* [Sayfa alıntısı]:
##########

Levent Göktaş sorularımızı yanıtladı | MİT dalaşı ve geride kalan sorular
Dr. Necip Hablemitoğlu cinayetinin emrini vermekle suçlanan emekli albay Mustafa Levent Göktaş, tutuklu bulunduğu cezaevinden sorularımızı yanıtladı.
Levent Göktaş | Fotoğraf: DHA
Özer AKDEMİR
Dr. Necip Hablemitoğlu cinayetinin emrini vermekle suçlanan Özel Kuvvetler Muharebe, Arama, Kurtarma Birliğinde (MAK) Alay Komutanı Emekli Albay Mustafa Levent Göktaş sorularımızı yanıtladı.
Göktaş cinayete dair tüm iddiaları reddediyor. Topu, "FETÖ"ye atıyor. MİT müsteşarlığında adı geçen Göktaş, kendisinin de “SBK Holding ve Kıraça Holding arasındaki milyon dolarlık para ilişkisi” nedeniyle kurban seçildiğini öne sürüyor. Ortada ise onlarca soru var: Suikast neden yıllarca gizli kaldı? Suikastta adları geçen askerler nasıl yıllarca devletin en gizli birimlerinde çalışabildi, adları MİT’in başkanı olarak gündeme getirildi? Gülen Cemaati'nin bu suikastteki rolü ne? Suikastın günümüze kadar çözümsüz kalmasında hangi devlet görevlilerinin sorumluluğu var?

##########

* [Amaç 1]: Levent Göktaş haberinde soru işaretiyle biten cümlelerin hepsini geçtikleri sırayla yaz.
* [Amaç 2]: Levent Göktaş haberinde "Levent Göktaş |" sözlerinden başlayıp "görevlilerinin sorumluluğu var?" sözleri de dahil olmak üzere o bölümü harfi harfine yaz.
Aşağıdaki öğeler Levent Göktaş haberiyle bağlantısı olmayan, ayrı bir malzemedir.

##########

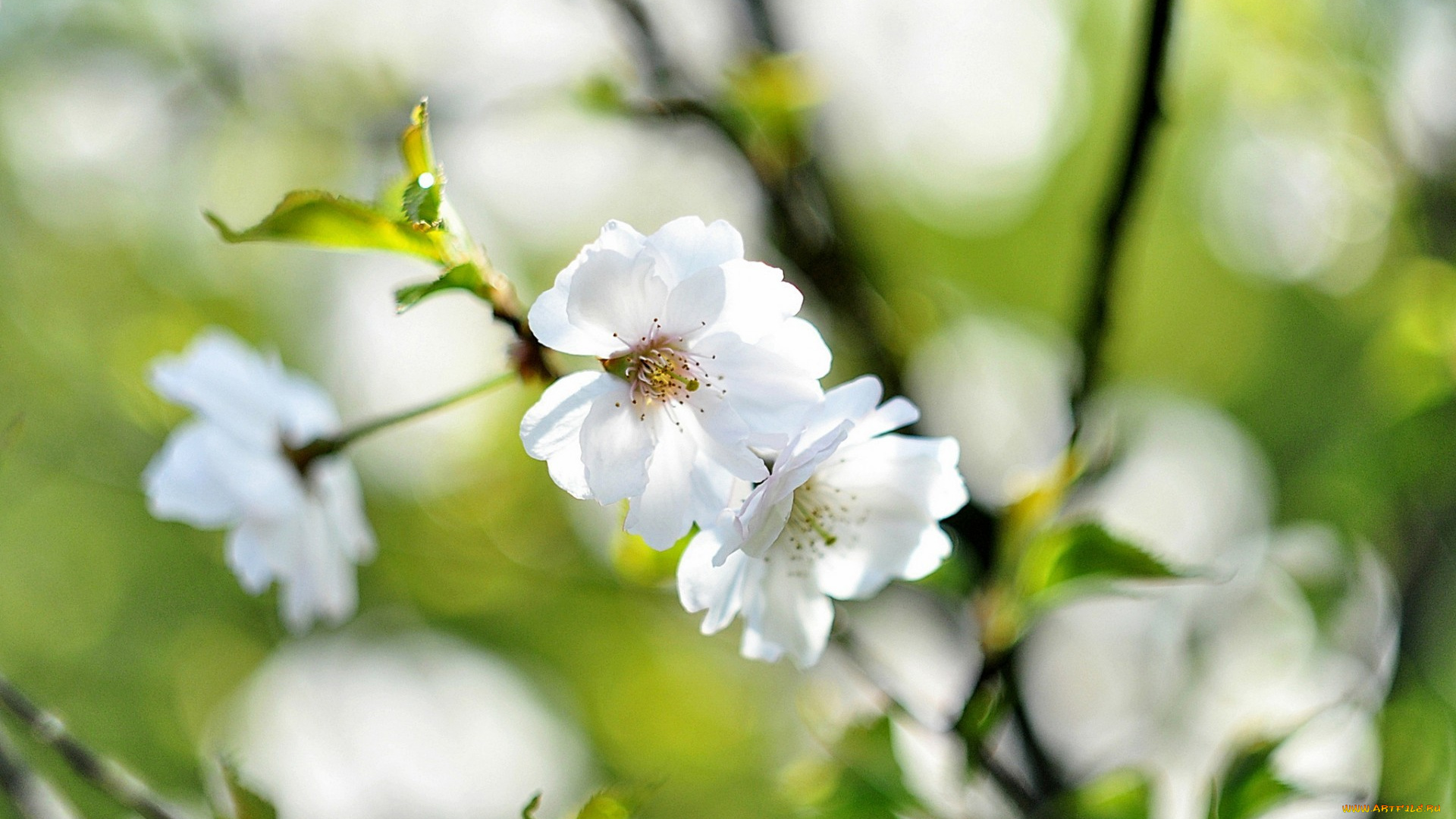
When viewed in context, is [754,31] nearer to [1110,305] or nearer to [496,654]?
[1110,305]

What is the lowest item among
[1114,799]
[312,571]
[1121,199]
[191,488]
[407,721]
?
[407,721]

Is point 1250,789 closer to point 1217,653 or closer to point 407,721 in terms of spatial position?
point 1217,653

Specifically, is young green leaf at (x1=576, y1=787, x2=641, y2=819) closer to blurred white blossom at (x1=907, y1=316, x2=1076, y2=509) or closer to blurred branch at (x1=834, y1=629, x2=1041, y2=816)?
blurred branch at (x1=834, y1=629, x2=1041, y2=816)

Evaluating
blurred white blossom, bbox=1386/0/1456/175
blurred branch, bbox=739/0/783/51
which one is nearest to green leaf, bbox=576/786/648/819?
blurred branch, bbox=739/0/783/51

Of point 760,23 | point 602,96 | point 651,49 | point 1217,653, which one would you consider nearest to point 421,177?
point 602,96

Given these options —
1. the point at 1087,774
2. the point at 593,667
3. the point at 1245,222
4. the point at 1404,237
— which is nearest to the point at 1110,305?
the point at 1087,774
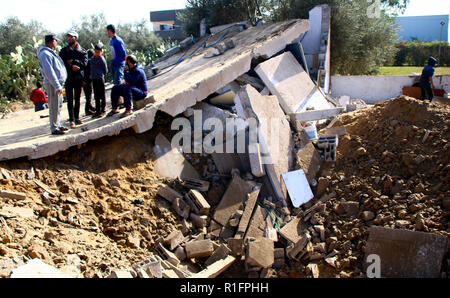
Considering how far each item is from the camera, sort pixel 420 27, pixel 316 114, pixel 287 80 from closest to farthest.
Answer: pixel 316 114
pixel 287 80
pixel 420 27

##########

* [Yazılı yanıt 1]:
Suikast neden yıllarca gizli kaldı?
Suikastta adları geçen askerler nasıl yıllarca devletin en gizli birimlerinde çalışabildi, adları MİT’in başkanı olarak gündeme getirildi?
Gülen Cemaati'nin bu suikastteki rolü ne?
Suikastın günümüze kadar çözümsüz kalmasında hangi devlet görevlilerinin sorumluluğu var?

* [Yazılı yanıt 2]:
Levent Göktaş | Fotoğraf: DHA
Özer AKDEMİR
Dr. Necip Hablemitoğlu cinayetinin emrini vermekle suçlanan Özel Kuvvetler Muharebe, Arama, Kurtarma Birliğinde (MAK) Alay Komutanı Emekli Albay Mustafa Levent Göktaş sorularımızı yanıtladı.
Göktaş cinayete dair tüm iddiaları reddediyor. Topu, "FETÖ"ye atıyor. MİT müsteşarlığında adı geçen Göktaş, kendisinin de “SBK Holding ve Kıraça Holding arasındaki milyon dolarlık para ilişkisi” nedeniyle kurban seçildiğini öne sürüyor. Ortada ise onlarca soru var: Suikast neden yıllarca gizli kaldı? Suikastta adları geçen askerler nasıl yıllarca devletin en gizli birimlerinde çalışabildi, adları MİT’in başkanı olarak gündeme getirildi? Gülen Cemaati'nin bu suikastteki rolü ne? Suikastın günümüze kadar çözümsüz kalmasında hangi devlet görevlilerinin sorumluluğu var?